Types of data product — Raw Data

Bryan Yang
A multi hyphen life
4 min readNov 4, 2022

Garbage in, garbage out

Just like rice is to rice, wheat is to noodles, the original data is the most basic existence of any data product.

When I was studying statistics in graduate school, the professor often used the phrase “garbage in, garbage out”. Statistics is the result of whatever data is put into it, but the prerequisite for this result to be meaningful lies in the quality of the data brought to the analysis. The quality and type of data will directly affect the final quality of the data product.

Garbage in, garbage out

Here are some familiar fallacies caused by data quality bias

Some trolls said that their annual income starts from $200,000.

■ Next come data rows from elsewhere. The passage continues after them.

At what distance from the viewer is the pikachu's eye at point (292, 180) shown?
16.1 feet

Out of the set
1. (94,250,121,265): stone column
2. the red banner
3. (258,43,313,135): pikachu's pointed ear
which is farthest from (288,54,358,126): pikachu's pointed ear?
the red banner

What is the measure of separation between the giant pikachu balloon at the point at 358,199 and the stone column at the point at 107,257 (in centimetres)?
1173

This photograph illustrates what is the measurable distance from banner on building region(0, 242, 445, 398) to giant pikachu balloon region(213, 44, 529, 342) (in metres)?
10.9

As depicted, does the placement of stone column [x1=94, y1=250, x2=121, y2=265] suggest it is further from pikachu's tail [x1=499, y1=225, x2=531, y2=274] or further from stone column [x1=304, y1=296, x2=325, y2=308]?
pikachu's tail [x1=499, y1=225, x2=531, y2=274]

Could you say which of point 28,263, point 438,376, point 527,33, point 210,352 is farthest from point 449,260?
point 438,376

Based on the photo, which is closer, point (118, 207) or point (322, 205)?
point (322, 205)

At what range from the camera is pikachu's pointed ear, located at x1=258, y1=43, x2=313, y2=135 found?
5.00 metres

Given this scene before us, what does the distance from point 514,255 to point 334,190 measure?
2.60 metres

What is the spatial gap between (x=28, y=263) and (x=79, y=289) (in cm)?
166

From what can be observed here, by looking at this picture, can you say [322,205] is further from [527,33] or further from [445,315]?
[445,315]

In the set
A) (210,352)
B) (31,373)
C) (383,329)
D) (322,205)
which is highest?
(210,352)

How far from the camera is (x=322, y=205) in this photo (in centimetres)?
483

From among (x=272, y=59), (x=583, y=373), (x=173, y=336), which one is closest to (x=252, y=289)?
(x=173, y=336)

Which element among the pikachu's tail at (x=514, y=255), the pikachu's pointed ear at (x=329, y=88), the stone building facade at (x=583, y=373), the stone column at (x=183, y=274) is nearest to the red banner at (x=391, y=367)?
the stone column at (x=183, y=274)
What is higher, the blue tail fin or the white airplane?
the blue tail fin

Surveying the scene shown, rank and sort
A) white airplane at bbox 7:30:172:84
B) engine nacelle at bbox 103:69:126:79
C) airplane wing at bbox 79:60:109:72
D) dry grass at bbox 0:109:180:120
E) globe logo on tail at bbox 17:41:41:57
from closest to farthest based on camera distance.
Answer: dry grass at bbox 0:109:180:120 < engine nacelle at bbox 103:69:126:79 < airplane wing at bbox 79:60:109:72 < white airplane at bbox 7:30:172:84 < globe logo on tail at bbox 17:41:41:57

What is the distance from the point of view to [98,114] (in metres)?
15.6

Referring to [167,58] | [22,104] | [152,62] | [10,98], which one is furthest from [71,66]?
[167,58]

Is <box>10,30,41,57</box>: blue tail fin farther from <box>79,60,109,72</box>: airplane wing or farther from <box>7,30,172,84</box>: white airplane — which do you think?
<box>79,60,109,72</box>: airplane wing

There is always someone sharing their salaries on the internet such as it’s just three years after changing jobs or getting $100,000 just graduating from college. After seeing these, you may think that salaries in this world start at $100,000. We all know this is absolutely biased, but what is wrong with it? Let’s look at the following points.

Is the data fraudulent?

Any data collected from End Users are likely to be biased, whether by memory or by deliberate misinformation. Most of the surveys will investigate the basic information of users, including gender, age, occupation, income, and so on.

If it is a face-to-face interview, we can still identify gender and age from the eyes, but if it is a telephone interview or online survey, these cannot be directly confirmed, not to mention the difficulty of determining occupation and income. However, someone says that because of the anonymity of the Internet, respondents are more willing to provide truthful information for reference, but as the internet becomes less anonymous (and individuals may be backtracked by ID or IP), the truthfulness of such surveys is being tested.

Survivorship bias?

Survivorship bias is a fallacy in selection (Wiki-survivorship bias), Dcard is a social platform, and Dcard was used most by university students in Taiwan, so those who would stay and post on it were a group of people with good education and some work experience, so their starting salary would have been much higher than that of the government survey.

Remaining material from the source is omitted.